We do the same steps for the rest of the string. Note that in our example there are two padding characters, which we ignore them.

Implementation

Here is the implementation in Rust:

pub fn decode(input: &[u8]) -> String {

	let mut output: Vec<u8> = Vec::new();
	for chunk in input.chunks(4) {

    	let a = decode_char(chunk[0]);
    	let b = decode_char(chunk[1]);
    	let c = decode_char(chunk[2]);
    	let d = decode_char(chunk[3]);

    	let dec1 = ((a << 2) | (b & 0x30) >> 4) as u8;
    	let dec2 = (((b & 0x0F) << 4) | (c & 0x3C) >> 2) as u8;
    	let dec3 = (((c & 0x03) << 6) | (d)) as u8;

    	output.push(dec1);
    	output.push(dec2);
    	output.push(dec3);
	}

	String::from_utf8(output).unwrap().replace("\0", "")
}


fn decode_char(input: u8) -> u8 {
	BASE_CHARS.iter().position(|&c| c == input).unwrap_or(0) as u8
}
  • for chunk in input.chunks(4)

To begin the decoding process, we start by dividing the input into groups of 4 bytes.

  • Within the decode_char function, we locate the corresponding index of each character in the base64 character table and then return the index value. This step allows us to map each character to its appropriate index during the decoding process. During the decoding process, we ignore paddings and other characters that are not present in the base64 character map.

  • let dec1 = ((a << 2) | (b & 0x30) >> 4) as u8;

    1. Starting with a = 'U', we shift the binary representation of a two times to the left:

      (a << 2) => (01010100 << 2) => (01010000)

    2. For b = 'n', we first apply a bitwise AND operation with 0x30 (which is binary 110000) to remove the last four bits of b:

      (b & 0x30) => (100111 & 110000) => (100000)

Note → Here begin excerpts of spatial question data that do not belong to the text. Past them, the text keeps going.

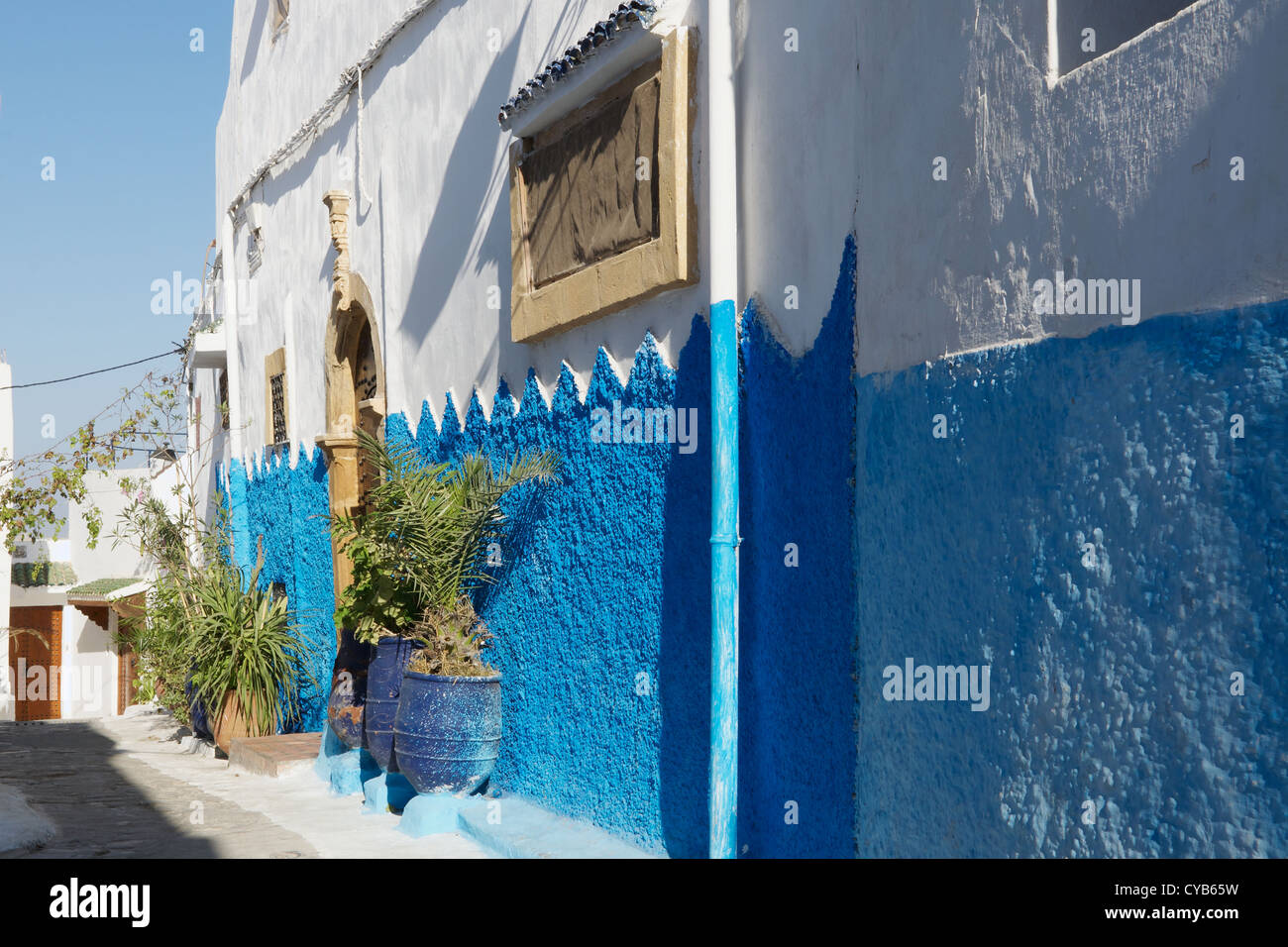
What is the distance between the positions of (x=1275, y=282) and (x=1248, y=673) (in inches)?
29.7

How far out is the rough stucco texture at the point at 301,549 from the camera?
28.5 ft

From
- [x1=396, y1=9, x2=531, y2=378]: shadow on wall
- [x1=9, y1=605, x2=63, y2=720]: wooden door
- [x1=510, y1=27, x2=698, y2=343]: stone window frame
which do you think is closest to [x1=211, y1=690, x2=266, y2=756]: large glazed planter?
[x1=396, y1=9, x2=531, y2=378]: shadow on wall

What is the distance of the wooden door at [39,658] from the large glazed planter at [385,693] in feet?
61.0

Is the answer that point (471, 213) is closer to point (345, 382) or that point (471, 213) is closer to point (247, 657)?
point (345, 382)

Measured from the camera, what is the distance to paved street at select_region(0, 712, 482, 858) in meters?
5.29

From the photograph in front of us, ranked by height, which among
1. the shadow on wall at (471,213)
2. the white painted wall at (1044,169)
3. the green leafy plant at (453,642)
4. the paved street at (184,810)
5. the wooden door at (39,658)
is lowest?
the wooden door at (39,658)

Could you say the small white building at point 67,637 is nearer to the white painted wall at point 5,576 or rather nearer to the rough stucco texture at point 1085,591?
the white painted wall at point 5,576

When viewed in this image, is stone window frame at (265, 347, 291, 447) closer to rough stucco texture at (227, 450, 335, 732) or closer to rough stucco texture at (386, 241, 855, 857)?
rough stucco texture at (227, 450, 335, 732)

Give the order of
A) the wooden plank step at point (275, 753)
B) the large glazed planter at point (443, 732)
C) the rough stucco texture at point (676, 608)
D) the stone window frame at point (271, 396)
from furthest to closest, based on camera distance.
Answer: the stone window frame at point (271, 396)
the wooden plank step at point (275, 753)
the large glazed planter at point (443, 732)
the rough stucco texture at point (676, 608)

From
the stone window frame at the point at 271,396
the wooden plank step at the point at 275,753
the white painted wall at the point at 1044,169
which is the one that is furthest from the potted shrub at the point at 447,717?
the stone window frame at the point at 271,396

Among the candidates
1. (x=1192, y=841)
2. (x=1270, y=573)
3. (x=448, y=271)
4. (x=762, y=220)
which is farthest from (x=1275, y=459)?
(x=448, y=271)

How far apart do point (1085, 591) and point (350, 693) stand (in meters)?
5.14

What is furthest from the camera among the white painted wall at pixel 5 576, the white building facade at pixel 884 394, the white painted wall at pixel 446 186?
the white painted wall at pixel 5 576

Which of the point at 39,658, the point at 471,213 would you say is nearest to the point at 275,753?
the point at 471,213
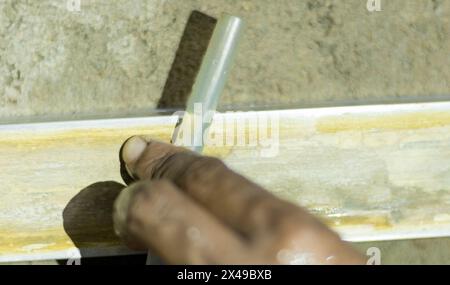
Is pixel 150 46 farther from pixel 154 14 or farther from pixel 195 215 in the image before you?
pixel 195 215

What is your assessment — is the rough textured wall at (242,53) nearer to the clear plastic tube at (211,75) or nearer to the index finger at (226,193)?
the clear plastic tube at (211,75)

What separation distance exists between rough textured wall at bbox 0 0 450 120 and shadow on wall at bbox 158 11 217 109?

    3. Then, we shift the result four times to the right:

      (b & 0x30) >> 4 => (100000 >> 4) => (000010)

    4. Next, we combine the results from step 1 and step 2 using the bitwise OR operation:

      (01010000 | 000010) => (01010010)

  • let dec2 = (((b & 0x0F) << 4) | (c & 0x3C) >> 2) as u8;:

    1. Starting with b = 'n', we first apply a bitwise AND operation with 0x0F (which is binary 001111) to remove the first two bits of b:

      (b & 0x0F) => (100111 & 001111) => (000111)

    2. Then, we shift the result four times to the left:

      ((b & 0x0F) << 4) => (000111 << 4) => (01110000)

    3. For c = 'V', we first apply a bitwise AND operation with 0x3C (which is binary 111100) to retrieve the last four bits of c:

      (c & 0x3C) => (010101 & 111100) => (010100)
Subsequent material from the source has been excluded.